In the car post below about carbon buildup, what tool did the writer use to scrape the backsides of the intake valves?
-- begin Text provided --
WOW. I had no idea my car had the power it does! Losing power slowly over time has caused me to not realize how much I had actually lost! When I started realizing that WOT pulls through gears wouldn't yield 1-2 or 2-3 chirps like I used to, and that my torque steer was gone, I figured it had something to do with tires... well, tonight, all that power is back. Haven't been pushed back into my seat like this since (who knows how long). Maybe never, since I've added more go fast parts since my initial tune.

What am I talking about? I realized that methanol was doing absolutely nothing to break up any carbon build up. In fact, soaking it in carb cleaner for 30 minutes yielded not much progress. It really relied on scraping and brushing with metal brushes/picks. Also, I knew I would be finding some build up when pulling the manifold today, but not like this:

One valve in Cyl 1 was the worst. I only had toothbrush style horiztonal bristles for my brass/steel brushes, and my nylon ones were the pipe cleaner like bristles. I wish I had those in metal, as cleaning the intake valve was the hardest, and the nylon brushes did not do much good. I ended up using a thin long flathead to lightly scrape the backsides of the intake valves and did my best. Resoaked them in carb cleaner again and did a final dry and spray.
-- end Text provided --
-- begin Record set --
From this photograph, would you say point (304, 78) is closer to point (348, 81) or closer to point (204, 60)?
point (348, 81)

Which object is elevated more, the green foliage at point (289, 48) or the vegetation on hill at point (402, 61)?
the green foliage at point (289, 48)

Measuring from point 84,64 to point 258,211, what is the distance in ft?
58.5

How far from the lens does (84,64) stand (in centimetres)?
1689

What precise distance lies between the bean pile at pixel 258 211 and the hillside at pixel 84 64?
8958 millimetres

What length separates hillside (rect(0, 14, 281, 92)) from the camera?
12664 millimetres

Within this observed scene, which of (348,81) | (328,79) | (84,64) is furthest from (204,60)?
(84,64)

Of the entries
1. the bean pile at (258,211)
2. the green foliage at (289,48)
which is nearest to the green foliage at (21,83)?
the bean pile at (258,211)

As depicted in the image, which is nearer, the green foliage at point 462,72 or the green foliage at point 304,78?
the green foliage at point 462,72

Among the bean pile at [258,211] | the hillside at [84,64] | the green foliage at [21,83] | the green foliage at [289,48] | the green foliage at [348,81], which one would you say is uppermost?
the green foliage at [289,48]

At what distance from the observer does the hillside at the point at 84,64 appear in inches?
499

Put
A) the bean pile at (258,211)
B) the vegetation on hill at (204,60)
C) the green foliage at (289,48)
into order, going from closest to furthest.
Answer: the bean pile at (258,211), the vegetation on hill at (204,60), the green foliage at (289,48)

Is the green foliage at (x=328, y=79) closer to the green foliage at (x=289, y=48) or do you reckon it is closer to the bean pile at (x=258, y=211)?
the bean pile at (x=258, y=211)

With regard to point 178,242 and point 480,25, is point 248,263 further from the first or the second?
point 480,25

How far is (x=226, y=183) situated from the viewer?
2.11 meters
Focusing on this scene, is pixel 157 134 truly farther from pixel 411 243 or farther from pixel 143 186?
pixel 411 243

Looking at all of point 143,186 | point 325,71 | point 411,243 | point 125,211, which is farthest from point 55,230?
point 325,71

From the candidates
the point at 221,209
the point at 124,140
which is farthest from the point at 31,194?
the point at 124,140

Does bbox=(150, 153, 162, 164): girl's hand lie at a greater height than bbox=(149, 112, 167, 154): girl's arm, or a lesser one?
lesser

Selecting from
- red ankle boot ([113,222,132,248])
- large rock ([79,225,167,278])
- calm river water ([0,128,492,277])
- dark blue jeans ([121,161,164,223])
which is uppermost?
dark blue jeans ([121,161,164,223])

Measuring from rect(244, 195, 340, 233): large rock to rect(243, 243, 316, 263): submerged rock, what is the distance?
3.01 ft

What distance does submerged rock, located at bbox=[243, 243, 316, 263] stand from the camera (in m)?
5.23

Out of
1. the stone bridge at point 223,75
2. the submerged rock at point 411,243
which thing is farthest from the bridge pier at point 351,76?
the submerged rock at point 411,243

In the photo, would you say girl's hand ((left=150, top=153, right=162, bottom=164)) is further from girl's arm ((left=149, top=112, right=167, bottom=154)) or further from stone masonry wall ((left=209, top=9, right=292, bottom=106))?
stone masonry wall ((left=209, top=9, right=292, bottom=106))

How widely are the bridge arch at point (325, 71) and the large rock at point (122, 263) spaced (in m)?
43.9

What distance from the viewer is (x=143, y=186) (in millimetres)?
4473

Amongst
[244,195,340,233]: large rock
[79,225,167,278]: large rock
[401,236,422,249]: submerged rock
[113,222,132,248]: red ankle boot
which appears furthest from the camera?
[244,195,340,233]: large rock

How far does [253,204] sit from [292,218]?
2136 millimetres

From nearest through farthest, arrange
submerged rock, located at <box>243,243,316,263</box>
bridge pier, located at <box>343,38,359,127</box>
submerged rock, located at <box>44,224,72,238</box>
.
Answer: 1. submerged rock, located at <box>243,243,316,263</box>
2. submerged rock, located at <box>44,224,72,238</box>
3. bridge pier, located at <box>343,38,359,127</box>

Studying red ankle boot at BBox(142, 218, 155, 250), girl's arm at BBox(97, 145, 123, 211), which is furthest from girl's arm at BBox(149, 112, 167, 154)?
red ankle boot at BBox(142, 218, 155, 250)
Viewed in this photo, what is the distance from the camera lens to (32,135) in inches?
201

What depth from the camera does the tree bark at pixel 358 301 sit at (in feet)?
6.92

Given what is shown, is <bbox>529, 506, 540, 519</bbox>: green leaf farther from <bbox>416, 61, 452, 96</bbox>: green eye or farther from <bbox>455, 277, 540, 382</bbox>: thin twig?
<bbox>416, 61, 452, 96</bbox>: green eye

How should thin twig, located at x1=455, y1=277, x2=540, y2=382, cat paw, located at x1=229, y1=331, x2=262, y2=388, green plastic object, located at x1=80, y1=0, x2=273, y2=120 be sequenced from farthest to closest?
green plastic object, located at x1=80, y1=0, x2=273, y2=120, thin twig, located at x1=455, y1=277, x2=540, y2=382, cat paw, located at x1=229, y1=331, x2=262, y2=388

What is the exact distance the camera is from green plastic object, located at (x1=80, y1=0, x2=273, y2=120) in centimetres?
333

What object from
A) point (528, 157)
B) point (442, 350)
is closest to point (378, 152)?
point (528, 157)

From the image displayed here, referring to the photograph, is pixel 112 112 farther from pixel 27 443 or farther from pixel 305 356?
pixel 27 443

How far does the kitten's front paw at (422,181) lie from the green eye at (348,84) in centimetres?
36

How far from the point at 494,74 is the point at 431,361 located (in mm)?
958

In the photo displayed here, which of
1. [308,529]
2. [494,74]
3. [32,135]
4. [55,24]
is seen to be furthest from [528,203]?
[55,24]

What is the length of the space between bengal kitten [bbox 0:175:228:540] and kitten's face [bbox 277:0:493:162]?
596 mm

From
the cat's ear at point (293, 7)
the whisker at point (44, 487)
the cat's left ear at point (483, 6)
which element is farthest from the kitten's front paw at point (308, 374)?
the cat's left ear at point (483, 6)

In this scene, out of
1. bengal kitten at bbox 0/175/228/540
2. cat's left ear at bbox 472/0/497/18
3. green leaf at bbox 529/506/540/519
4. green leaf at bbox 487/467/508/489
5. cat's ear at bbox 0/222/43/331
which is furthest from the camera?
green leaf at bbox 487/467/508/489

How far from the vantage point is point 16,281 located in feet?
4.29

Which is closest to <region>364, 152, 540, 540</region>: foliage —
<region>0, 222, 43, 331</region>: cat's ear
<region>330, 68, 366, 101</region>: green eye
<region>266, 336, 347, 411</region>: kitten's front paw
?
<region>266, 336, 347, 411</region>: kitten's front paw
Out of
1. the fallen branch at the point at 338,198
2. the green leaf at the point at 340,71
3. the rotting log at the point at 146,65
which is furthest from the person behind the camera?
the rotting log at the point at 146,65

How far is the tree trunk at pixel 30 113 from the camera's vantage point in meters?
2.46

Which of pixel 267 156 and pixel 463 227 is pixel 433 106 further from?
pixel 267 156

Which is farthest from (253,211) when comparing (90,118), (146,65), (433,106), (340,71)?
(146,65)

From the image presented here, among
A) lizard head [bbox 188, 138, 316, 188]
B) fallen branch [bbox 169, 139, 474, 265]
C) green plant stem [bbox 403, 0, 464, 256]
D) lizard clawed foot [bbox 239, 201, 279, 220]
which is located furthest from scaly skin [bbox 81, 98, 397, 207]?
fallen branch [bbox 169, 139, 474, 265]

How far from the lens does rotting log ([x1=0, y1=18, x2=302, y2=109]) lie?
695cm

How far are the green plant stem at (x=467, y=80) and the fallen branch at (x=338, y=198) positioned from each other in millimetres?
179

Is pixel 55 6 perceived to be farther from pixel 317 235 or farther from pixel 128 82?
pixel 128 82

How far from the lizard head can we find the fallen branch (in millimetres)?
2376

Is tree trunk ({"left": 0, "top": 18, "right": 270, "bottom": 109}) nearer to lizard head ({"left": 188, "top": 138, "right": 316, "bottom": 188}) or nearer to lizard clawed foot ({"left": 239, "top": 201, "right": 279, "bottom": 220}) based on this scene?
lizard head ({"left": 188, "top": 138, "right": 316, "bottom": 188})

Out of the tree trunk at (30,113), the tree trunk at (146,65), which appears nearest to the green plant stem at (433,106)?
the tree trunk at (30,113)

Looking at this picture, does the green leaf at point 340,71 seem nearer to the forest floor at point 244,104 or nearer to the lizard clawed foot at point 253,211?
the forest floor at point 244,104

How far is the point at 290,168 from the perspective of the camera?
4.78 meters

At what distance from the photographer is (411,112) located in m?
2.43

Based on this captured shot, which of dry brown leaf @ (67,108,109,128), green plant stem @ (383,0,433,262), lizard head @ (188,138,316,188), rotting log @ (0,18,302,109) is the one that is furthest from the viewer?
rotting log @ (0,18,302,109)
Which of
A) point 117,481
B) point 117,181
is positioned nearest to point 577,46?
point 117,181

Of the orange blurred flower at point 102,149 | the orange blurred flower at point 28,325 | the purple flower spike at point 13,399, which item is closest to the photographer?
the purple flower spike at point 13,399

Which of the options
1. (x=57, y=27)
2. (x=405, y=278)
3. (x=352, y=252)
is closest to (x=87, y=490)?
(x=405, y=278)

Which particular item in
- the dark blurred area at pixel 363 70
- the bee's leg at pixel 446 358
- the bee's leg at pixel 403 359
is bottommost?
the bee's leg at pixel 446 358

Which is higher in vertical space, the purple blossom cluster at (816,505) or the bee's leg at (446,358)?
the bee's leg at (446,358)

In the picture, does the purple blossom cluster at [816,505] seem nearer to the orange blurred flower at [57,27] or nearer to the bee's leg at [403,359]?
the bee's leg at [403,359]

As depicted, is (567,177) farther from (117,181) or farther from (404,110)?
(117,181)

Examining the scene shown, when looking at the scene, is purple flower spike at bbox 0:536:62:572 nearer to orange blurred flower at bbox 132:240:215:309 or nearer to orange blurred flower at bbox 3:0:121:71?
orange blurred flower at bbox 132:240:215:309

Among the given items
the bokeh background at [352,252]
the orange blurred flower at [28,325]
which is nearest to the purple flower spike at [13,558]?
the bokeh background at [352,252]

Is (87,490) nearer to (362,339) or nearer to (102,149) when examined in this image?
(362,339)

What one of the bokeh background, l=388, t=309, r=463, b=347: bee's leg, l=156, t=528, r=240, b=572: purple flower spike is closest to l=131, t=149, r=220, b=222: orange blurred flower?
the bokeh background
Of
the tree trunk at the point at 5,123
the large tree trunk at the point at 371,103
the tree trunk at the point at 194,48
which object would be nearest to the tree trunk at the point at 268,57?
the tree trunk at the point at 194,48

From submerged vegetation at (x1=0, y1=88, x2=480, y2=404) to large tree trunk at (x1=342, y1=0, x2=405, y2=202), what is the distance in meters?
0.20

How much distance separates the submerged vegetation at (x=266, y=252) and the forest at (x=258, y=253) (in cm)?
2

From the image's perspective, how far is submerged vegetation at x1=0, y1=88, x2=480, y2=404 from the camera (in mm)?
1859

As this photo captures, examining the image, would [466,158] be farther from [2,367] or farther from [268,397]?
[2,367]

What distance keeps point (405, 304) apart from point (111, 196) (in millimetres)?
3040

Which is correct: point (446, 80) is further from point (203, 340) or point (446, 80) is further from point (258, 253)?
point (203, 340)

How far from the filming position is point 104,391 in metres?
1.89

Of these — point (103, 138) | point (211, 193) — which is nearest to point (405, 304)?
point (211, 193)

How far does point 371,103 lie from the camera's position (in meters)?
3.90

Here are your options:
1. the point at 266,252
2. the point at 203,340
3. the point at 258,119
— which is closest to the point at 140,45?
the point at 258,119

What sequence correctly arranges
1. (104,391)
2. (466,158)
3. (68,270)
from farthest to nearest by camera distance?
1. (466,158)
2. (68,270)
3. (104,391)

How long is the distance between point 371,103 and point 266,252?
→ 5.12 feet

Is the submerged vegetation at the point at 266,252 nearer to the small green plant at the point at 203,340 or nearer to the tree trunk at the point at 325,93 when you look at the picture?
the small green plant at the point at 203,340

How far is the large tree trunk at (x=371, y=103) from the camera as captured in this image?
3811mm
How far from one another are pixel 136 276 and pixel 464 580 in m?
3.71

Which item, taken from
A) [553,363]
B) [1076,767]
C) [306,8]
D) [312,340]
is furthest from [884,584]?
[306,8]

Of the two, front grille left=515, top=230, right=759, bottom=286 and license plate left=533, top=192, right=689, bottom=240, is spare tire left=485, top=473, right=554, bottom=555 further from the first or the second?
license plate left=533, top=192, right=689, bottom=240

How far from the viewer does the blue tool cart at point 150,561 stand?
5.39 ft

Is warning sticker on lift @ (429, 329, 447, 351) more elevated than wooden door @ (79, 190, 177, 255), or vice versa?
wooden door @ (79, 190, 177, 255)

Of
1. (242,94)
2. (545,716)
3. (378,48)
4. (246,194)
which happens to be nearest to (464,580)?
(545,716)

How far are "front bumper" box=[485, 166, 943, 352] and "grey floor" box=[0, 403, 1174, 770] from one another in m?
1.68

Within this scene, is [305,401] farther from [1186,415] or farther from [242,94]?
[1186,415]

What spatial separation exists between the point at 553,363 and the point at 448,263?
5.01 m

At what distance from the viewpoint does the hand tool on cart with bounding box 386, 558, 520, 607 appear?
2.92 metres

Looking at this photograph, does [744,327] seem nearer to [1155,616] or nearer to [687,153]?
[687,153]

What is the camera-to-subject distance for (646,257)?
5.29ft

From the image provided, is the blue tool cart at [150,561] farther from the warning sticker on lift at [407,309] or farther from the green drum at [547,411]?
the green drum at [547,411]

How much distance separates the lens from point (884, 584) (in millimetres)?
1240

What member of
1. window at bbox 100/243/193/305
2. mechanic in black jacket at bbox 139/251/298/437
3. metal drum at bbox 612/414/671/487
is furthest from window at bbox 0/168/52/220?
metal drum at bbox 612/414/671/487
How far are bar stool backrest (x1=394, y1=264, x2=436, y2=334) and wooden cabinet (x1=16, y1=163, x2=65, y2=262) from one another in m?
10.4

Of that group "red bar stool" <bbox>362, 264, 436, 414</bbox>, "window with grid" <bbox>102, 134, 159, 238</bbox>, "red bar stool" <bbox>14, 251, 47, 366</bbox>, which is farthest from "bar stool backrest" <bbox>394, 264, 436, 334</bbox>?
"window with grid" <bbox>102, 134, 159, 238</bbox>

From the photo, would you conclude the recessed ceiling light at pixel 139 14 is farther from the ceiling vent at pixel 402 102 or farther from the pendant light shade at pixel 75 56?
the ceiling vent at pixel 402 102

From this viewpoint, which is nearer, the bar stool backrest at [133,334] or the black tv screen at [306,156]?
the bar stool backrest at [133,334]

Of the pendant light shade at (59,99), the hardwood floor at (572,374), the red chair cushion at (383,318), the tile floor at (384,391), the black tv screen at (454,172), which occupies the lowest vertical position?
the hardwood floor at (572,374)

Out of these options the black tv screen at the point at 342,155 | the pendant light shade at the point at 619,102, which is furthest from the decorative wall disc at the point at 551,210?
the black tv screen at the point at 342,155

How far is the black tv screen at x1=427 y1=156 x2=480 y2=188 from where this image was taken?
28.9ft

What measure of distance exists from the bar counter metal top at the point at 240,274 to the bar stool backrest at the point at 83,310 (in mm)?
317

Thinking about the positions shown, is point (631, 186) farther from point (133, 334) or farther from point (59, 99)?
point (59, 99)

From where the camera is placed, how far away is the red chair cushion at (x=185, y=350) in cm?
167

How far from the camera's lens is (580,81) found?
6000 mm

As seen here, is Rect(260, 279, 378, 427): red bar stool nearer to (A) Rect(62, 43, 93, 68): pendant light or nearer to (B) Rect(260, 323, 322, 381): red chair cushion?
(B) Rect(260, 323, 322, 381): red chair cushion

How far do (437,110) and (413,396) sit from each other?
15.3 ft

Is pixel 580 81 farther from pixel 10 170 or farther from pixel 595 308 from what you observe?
-- end Record set --
Finished answer: A thin, long flathead.